BRONTEKST:
**********

Omdat hij het niet eens is met deze motivering, dient de heer Meeussen
bij mail van 30 september 2014 een verzoek tot heroverweging in bij de
FOD Werkgelegenheid, Arbeid en Sociaal Overleg. Bij mail van dezelfde
dag dient hij ook een verzoek om advies in bij de Commissie voor de
toegang tot en het hergebruik van bestuursdocumenten, afdeling
openbaarheid van bestuur, hierna Commissie genoemd.

Bij brief van 13 oktober 2014 stuurt de voorzitter van het Directiecomité
van de FOD Werkgelegenheid, Arbeid en Sociaal Overleg aan de heer
Meeussen een meer uitgebreide motivering van de weigering om
bepaalde informatie openbaar te maken. Deze heeft betrekking op de
twee aangehaalde uitzonderingsgronden en er wordt ook een derde
uitzonderingsgrond ingeroepen, namelijk artikel 6, § 2, 1° van de wet van
11 april 1994 om de openbaarmaking van bepaalde namen te weigeren.

**********

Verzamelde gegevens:

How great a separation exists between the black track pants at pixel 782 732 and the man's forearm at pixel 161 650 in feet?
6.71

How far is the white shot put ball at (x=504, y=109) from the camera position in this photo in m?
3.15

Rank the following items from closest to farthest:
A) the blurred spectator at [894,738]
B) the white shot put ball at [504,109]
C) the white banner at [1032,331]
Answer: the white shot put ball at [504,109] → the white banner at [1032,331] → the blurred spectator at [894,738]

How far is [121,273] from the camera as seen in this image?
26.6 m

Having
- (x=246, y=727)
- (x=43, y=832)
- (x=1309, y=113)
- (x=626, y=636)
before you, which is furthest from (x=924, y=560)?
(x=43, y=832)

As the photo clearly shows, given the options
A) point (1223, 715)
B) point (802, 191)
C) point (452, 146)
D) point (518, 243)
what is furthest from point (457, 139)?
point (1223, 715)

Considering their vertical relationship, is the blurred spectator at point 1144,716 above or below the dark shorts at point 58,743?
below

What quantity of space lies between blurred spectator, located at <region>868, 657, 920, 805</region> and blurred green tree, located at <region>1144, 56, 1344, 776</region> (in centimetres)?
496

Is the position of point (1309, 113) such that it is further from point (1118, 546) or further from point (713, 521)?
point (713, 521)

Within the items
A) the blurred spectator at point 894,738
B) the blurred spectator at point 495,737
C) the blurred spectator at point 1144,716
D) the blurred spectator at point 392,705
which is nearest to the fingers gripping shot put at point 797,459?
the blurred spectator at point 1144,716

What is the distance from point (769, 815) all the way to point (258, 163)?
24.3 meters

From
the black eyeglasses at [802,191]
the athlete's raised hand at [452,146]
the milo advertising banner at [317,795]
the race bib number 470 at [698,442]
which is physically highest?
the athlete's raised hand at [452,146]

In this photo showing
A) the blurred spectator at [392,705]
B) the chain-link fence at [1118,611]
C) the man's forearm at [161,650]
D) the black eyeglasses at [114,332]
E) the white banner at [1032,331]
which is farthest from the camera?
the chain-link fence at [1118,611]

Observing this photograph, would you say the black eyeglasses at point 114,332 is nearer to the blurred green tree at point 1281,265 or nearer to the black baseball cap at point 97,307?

**********

LIJST VAN OPDRACHTEN:
(1) Beantwoord op basis van de brontekst over het verzoek van de heer Meeussen:
(a) Op welke datum diende de heer Meeussen per mail een verzoek tot heroverweging in?
(b) Bij welke afdeling van de Commissie diende hij een verzoek om advies in?
(c) Welk wetsartikel wordt als derde uitzonderingsgrond ingeroepen?
(2) Kopieer uit de brontekst woordelijk het gedeelte tussen "Omdat hij het" en "hierna Commissie genoemd.", beide inbegrepen.
(3) Pak de tekst over het verzoek van de heer Meeussen op waar deze eindigt en schrijf het vervolg.
De gegevens zijn voor de opdrachten niet vereist.

OVERZICHT VAN ANTWOORDEN:
(1)
(a) Op 30 september 2014.
(b) De afdeling openbaarheid van bestuur.
(c) Artikel 6, § 2, 1° van de wet van 11 april 1994.

(2)
Omdat hij het niet eens is met deze motivering, dient de heer Meeussen
bij mail van 30 september 2014 een verzoek tot heroverweging in bij de
FOD Werkgelegenheid, Arbeid en Sociaal Overleg. Bij mail van dezelfde
dag dient hij ook een verzoek om advies in bij de Commissie voor de
toegang tot en het hergebruik van bestuursdocumenten, afdeling
openbaarheid van bestuur, hierna Commissie genoemd.

(3)
Deze motivering luidt als volgt:
“In de drie notulen is er een anonimisering van de namen. Het is
duidelijk dat deze anonimisering zorgt voor het bewaren van het geheim
van de beraadslagingen binnen de federale overheidsdienst
(uitzonderingsgrond: art. 6, § 2, 3° van de wet van 11 april 1994). Het
verslag bevat vertrouwelijke elementen, zoals namen van ambtenaren en
hun persoonlijk standpunt met betrekking tot beleidsinformatie,
waarvan de vertrouwelijkheid noodzakelijk is om de politieke
besluitvorming niet in gevaar te brengen. Teven mag geen afbreuk
worden gedaan aan de persoonlijke levenssfeer van de betrokkenen
(uitzonderingsgrond: art. 6, § 2, 1° van de wet van 11 april 1994). Dit
geldt tevens voor de rondvraag/beraadslaging inzake het punt 8 “Nieuwe
manier van werken bodes”. Het is immers noodzakelijk dat alle
informatie die kan leiden tot identificatie van de betrokken personen
dienen te worden verwijderd.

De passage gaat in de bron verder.